SBD/Issue 100/Sponsorships, Advertising & Marketing

Omnicom Unit To Challenge Q Scores With New Celebrity Index

Amid a “push by marketers for more-detailed research on the effectiveness of advertising,” Omnicom’s Davie-Brown entertainment marketing unit plans to challenge Marketing Evaluations’ Q Scores with a “service offering what it says will be a more finely tuned measure of the value of individual celebrities to marketers,” according to Brian Steinberg of the WALL STREET JOURNAL. The service will “attempt to measure how much a celebrity could influence consumers’ decisions to buy a particular product.” The service, known as the Davie-Brown Index, is “based on regular surveys of people drawn from a 1.5 million-member research panel provided by” Dallas-based online market-research firm i.think. A list of more than 1,500 celebrities is presented to respondents four times a year.

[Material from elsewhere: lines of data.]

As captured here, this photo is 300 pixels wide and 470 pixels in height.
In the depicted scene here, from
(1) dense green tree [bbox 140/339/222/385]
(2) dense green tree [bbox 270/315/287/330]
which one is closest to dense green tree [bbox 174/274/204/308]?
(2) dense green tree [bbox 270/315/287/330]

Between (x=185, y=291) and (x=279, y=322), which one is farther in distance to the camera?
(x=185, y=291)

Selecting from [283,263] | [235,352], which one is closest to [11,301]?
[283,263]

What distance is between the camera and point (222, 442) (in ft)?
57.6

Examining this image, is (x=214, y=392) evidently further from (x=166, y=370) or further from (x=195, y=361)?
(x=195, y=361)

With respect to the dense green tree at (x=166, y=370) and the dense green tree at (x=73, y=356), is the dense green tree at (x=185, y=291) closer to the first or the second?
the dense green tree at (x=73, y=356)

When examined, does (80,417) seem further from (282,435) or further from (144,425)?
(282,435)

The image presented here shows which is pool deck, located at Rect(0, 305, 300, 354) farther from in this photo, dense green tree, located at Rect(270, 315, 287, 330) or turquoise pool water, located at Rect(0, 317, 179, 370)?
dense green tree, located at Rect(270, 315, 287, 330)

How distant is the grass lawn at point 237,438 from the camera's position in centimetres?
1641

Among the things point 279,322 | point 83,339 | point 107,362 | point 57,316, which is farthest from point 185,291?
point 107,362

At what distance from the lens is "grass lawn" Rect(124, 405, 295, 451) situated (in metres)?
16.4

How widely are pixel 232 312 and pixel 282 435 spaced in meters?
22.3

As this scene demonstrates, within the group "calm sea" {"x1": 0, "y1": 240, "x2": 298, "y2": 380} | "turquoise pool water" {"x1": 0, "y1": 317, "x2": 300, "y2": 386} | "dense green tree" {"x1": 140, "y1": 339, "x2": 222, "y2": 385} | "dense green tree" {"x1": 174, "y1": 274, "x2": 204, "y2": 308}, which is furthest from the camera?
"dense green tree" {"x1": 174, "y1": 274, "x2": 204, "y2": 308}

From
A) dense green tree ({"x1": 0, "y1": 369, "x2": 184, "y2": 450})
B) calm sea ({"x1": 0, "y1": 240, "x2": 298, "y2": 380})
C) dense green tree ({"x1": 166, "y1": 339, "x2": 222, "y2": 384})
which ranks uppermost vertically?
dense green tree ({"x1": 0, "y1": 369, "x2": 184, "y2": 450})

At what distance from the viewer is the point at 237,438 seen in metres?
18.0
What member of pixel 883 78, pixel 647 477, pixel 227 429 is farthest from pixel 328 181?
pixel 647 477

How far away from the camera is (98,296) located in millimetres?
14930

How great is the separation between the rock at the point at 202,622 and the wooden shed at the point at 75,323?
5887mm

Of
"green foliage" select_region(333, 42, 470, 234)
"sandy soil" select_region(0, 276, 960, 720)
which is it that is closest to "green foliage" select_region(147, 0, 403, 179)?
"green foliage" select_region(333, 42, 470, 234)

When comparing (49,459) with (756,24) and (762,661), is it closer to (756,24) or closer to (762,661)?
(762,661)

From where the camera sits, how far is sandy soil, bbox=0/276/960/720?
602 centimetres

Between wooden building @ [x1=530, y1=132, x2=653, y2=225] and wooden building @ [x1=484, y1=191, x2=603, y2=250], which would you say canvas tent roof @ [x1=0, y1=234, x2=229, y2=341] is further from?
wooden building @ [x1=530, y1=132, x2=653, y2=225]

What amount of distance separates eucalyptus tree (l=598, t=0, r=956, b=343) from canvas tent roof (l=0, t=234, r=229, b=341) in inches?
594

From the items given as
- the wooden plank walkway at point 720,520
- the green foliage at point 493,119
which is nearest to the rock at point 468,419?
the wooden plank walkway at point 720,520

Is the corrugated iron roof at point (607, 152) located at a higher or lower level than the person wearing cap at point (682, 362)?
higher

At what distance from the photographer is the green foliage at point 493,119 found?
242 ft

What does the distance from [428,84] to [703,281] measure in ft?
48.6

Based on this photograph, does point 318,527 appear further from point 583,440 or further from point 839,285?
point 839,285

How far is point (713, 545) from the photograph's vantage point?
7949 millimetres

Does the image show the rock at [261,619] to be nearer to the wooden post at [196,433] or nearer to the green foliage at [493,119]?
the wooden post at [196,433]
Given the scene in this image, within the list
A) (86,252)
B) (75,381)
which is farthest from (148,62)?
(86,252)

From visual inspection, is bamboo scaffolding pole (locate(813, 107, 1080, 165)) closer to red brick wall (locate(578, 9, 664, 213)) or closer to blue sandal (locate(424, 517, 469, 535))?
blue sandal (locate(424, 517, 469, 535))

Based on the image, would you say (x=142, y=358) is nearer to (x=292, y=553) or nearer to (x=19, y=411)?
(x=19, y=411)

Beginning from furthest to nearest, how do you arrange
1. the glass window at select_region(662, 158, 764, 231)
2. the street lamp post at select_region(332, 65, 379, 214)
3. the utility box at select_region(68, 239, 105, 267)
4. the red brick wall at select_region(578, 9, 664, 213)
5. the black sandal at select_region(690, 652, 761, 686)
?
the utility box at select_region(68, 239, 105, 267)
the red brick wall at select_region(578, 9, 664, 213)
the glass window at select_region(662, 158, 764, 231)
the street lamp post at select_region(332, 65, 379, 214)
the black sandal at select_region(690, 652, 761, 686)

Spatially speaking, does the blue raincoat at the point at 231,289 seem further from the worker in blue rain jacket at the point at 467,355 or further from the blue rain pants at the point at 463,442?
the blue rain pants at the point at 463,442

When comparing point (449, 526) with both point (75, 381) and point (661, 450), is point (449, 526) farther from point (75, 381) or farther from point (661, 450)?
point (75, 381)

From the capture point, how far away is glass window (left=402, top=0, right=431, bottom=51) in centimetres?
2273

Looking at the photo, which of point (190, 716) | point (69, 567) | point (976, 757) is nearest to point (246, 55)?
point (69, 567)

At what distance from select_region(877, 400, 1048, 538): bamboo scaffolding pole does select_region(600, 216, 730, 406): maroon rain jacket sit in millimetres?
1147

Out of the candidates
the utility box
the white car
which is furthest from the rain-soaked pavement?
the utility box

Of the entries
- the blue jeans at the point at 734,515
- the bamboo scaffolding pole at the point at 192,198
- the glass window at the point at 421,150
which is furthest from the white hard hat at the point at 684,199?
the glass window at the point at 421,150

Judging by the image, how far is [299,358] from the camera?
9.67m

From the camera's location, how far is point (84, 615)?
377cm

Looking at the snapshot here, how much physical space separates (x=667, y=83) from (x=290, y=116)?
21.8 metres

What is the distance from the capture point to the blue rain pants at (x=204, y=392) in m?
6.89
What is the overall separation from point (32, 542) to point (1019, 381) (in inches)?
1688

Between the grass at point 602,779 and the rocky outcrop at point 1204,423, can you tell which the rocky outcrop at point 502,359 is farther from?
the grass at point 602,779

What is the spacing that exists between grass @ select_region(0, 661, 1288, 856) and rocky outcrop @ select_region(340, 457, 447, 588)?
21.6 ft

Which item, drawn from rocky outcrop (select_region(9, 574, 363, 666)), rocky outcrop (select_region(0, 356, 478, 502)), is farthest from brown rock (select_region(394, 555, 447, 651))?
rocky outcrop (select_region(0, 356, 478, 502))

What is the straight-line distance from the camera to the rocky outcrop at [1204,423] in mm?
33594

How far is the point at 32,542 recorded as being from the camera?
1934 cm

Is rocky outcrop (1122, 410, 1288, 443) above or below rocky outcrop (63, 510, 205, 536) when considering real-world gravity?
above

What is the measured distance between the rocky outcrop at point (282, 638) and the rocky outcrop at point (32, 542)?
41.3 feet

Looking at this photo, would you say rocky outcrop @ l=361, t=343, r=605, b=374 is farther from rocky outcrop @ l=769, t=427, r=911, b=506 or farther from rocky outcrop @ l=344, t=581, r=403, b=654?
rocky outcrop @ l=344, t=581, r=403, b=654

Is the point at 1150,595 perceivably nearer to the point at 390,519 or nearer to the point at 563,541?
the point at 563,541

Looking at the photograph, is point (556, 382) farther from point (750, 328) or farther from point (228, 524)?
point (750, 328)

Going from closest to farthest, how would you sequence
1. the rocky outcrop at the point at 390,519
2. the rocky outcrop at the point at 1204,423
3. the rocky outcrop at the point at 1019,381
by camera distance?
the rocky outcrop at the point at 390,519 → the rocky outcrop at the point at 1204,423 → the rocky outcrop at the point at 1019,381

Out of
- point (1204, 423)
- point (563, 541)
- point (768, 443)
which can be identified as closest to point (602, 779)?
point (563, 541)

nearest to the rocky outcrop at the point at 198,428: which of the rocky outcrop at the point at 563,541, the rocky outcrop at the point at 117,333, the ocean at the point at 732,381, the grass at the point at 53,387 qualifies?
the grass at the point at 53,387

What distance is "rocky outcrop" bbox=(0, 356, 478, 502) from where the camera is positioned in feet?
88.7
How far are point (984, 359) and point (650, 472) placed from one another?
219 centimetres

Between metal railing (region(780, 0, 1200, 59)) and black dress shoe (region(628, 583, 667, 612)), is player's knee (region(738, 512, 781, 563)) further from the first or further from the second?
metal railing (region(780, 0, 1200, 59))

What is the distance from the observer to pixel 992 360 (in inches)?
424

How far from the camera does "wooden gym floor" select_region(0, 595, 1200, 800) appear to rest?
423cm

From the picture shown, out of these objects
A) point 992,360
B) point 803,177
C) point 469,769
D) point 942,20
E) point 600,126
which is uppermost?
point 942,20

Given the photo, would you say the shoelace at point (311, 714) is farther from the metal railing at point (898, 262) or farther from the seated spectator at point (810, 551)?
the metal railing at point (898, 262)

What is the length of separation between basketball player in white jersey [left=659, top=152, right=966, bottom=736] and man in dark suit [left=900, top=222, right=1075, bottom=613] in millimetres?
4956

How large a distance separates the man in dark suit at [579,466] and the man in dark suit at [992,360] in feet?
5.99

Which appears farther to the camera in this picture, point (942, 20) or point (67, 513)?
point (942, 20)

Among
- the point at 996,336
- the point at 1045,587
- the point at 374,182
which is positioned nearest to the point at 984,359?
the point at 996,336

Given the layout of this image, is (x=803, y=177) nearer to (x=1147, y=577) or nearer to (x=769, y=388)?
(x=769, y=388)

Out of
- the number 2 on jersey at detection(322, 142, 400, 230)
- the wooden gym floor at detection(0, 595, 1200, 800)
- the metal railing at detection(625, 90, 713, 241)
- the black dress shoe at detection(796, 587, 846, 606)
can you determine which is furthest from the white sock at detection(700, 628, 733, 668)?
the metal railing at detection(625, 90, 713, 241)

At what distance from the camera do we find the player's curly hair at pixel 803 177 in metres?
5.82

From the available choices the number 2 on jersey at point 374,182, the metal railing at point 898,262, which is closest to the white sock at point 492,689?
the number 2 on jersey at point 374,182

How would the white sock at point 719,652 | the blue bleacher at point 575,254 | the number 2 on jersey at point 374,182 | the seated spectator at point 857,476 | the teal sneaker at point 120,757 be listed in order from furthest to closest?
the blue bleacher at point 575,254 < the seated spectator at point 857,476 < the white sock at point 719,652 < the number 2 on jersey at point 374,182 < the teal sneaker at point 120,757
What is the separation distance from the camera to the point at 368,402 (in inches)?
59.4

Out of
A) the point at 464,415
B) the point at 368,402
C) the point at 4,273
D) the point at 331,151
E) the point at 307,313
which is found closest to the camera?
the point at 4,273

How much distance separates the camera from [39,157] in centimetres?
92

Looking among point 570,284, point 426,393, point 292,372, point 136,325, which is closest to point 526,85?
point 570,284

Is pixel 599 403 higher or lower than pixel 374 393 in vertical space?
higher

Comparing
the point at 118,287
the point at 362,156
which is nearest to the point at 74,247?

Those who are “aware of a certain celebrity are asked questions about whether that famous person is viewed as a trendsetter, is considered trustworthy and is influential, among other attributes.” Respondents are also asked whether the celebrity’s endorsement of a product “would be believable.” But Marketing Evaluations President Steven Levitt “dismisses the competitive threat posed by Davie-Brown,” saying that advertisers “mainly want to know whether a celebrity has recognition and is likable.” He added that everything else “is ancillary” (WALL STREET JOURNAL, 2/13).